O exercício físico como um instrumento terapêutico na depressão

Por Guilherme Pasetto Fadanni1 e Geison Souza Izídio2

  1. Mestrando em Farmacologia – UFSC;
  2. Coordena o Laboratório de Genética do Comportamento – UFSC

Em tempos de vida agitada, sono escasso ou de baixa qualidade e estresses diários constantes, muito se fala sobre a prática de exercício físico como um meio de prevenir e/ou tratar a depressão humana. Mas quais seriam as bases científicas por detrás desses possíveis benefícios?

Pesquisadores do Laboratório de Mapeamento Cerebral e Integração Sensório-Motora do Instituto de Psiquiatria – UFRJ publicaram o artigo “O exercício físico no tratamento da depressão em idosos: uma revisão sistemática” (http://goo.gl/SIFXzl). Nesse, eles fazem uma revisão da literatura quanto ao efeito protetor e a eficácia do exercício físico no tratamento da depressão. Os pesquisadores destacam que “(…) somente 30 a 35% dos pacientes respondem ao tratamento com psicofármacos (…)”, mostrando a necessidade e a importância de estudos com métodos alternativos. A revisão literária envolveu a análise de 30 artigos, a partir dos quais os cientistas descobriram que existe uma relação inversamente proporcional entre a prática de atividade física e os níveis de depressão. Nessa análise, os cientistas identificaram duas vertentes: a primeira indica a prática da atividade física de modo a diminuir os sintomas depressivos e, a outra, a influência da depressão na prática da atividade física. Ou seja, o sedentarismo, ou a insatisfação, que levam à desistência da prática de atividades, podem estar relacionados com a depressão.
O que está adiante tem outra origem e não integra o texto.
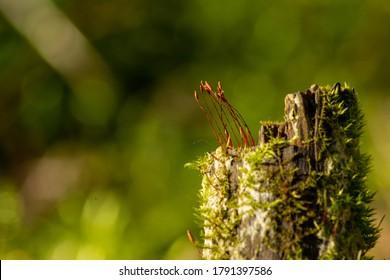 Polytrichum commune (Common polytrichum) macro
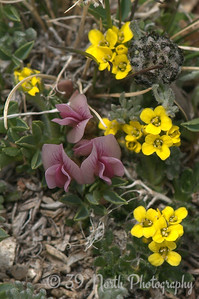 Dwarf Clover and Alpine Wallflower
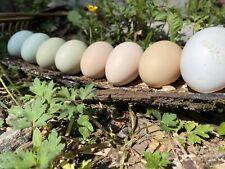 End Of Summer Sale Barnyard Mixed Flock Fertile Chicken Hatching Eggs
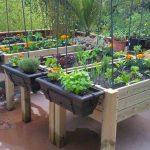 Aprender a cosechar nuestros alimentos nos conecta con la naturaleza: Libélula Verde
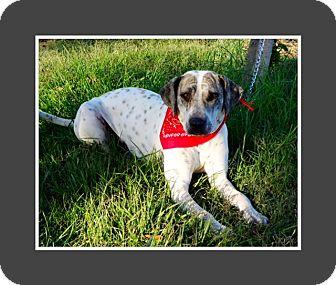 Pointer/Weimaraner Mix Dog for adoption in El Cajon, California - VICTORIA
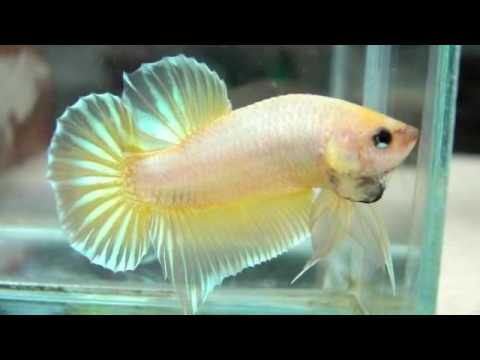 Betta fish needs to eat good food. Never over feed your fish. Their ...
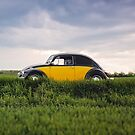 Classic Beetle Square by Edward Fielding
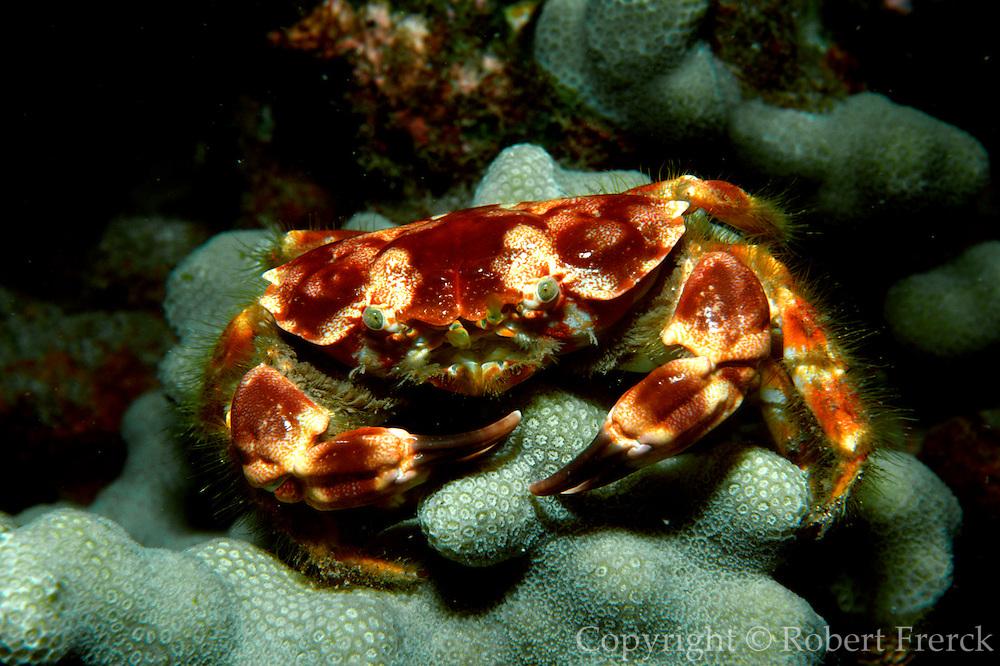 UNDERWATER MARINE LIFE HAWAII CRABS: Reef crab Xanthidae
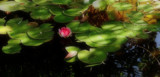 Shadowed Lily Pond by tigger3, photography->flowers gallery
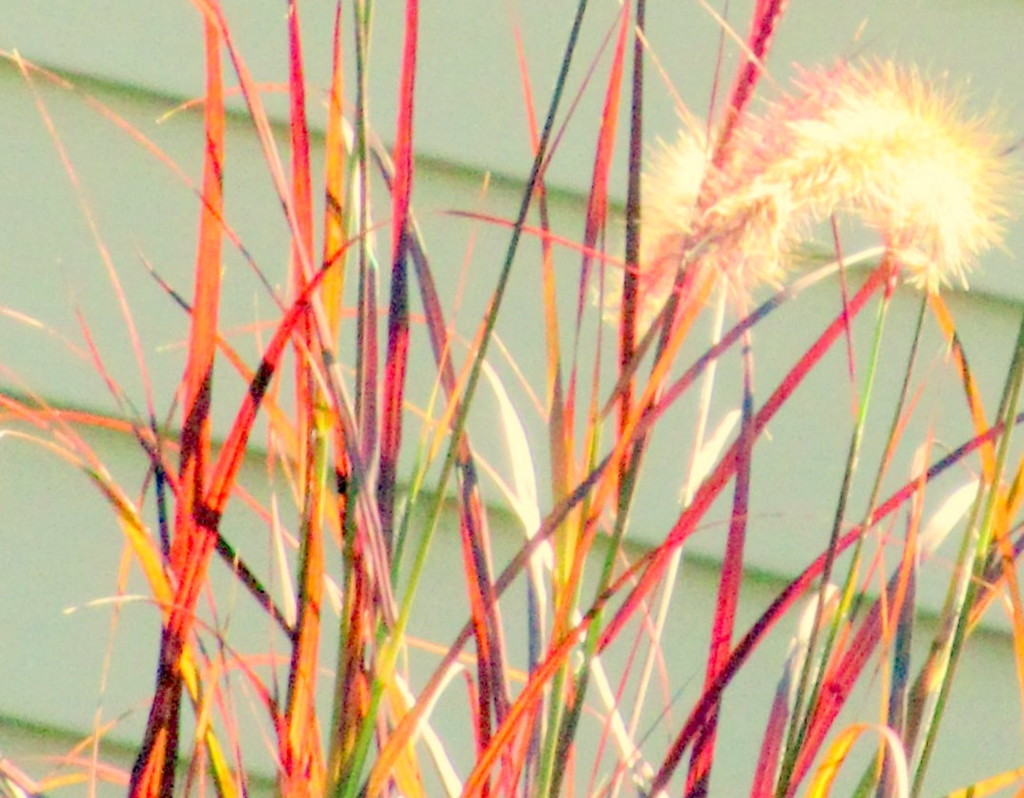 Reeds by bruni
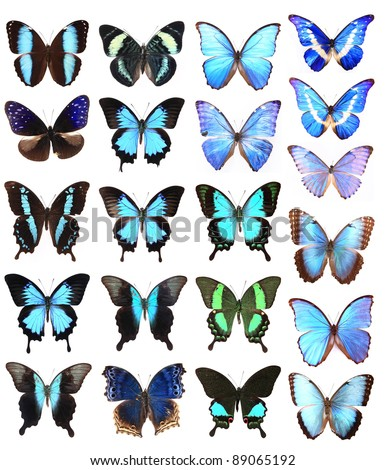 Many blue butterflies isolated on a white background - stock photo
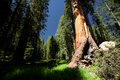 Sequoia giant in national park california Royalty Free Stock Photography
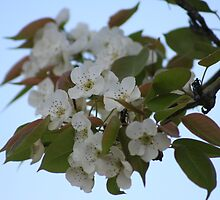 Wild Pear Blossoms by DebbieCHayes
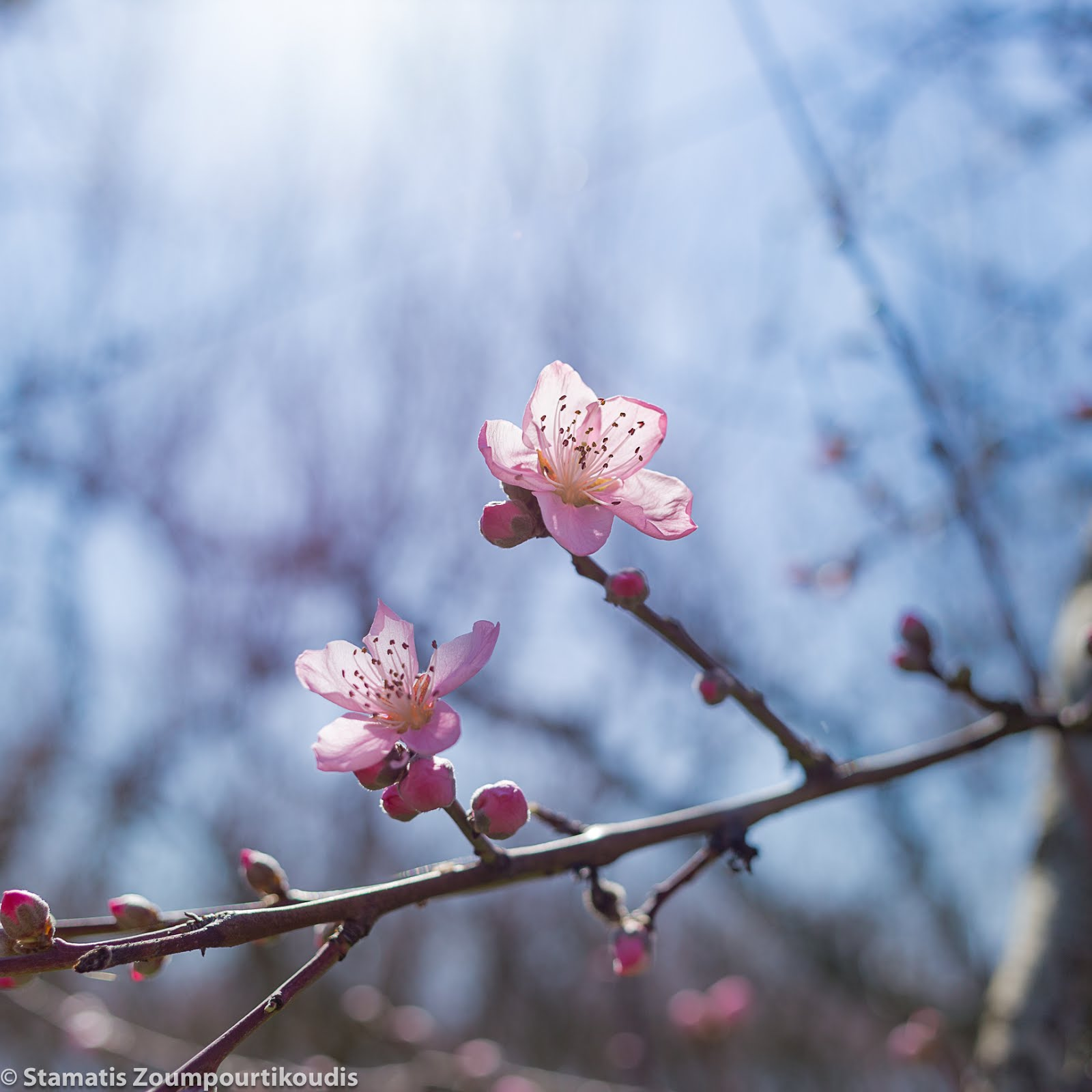 20180310 Peach tree flower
Em outro estudo, esse do Programa de Pós Graduação em Ciências Médicas: Psiquiatria da UFRGS (http://goo.gl/F2Amji), os cientistas descobriram que o exercício físico já pode ser considerado eficaz contra depressões de leve a média intensidade. Esse dado é de extrema importância, pois apesar das inúmeras combinações de tratamentos farmacológicos e terapêuticos, a eficácia beira somente 50%, com outros 30% que não possuem redução de sintomas e ainda 20% que abandonam o tratamento. Entretanto, existem diferentes tipos de depressão, como a de leve, média e grave intensidade, depressão bipolar ou, ainda, distimia. A maioria dos estudos faz ligação aos primeiros dois tipos (leve e moderada), tornando “superficial” os conhecimentos específicos dos outros tipos de depressão.

Ainda, cita-se um estudo estadunidense (http://goo.gl/tQfw7Z) que avaliou o efeito de diferentes “níveis” de exercício físico em 80 pacientes, revelando que exercícios de baixa intensidade ou baixos “níveis” de exercícios são tão eficazes quanto um placebo (do latim placere, um tratamento inerte que pode ser na forma de um fármaco, e que apresenta efeitos terapêuticos devido aos efeitos fisiológicos da crença do paciente de que está sendo tratado). Já um alto “nível” de exercício físico, ou exercício físico de alta intensidade, produz um efeito antidepressivo comparável ao dos fármacos. Esse estudo foi um dos primeiros a avaliar o uso de exercício físico como monoterapia para pacientes clinicamente deprimidos.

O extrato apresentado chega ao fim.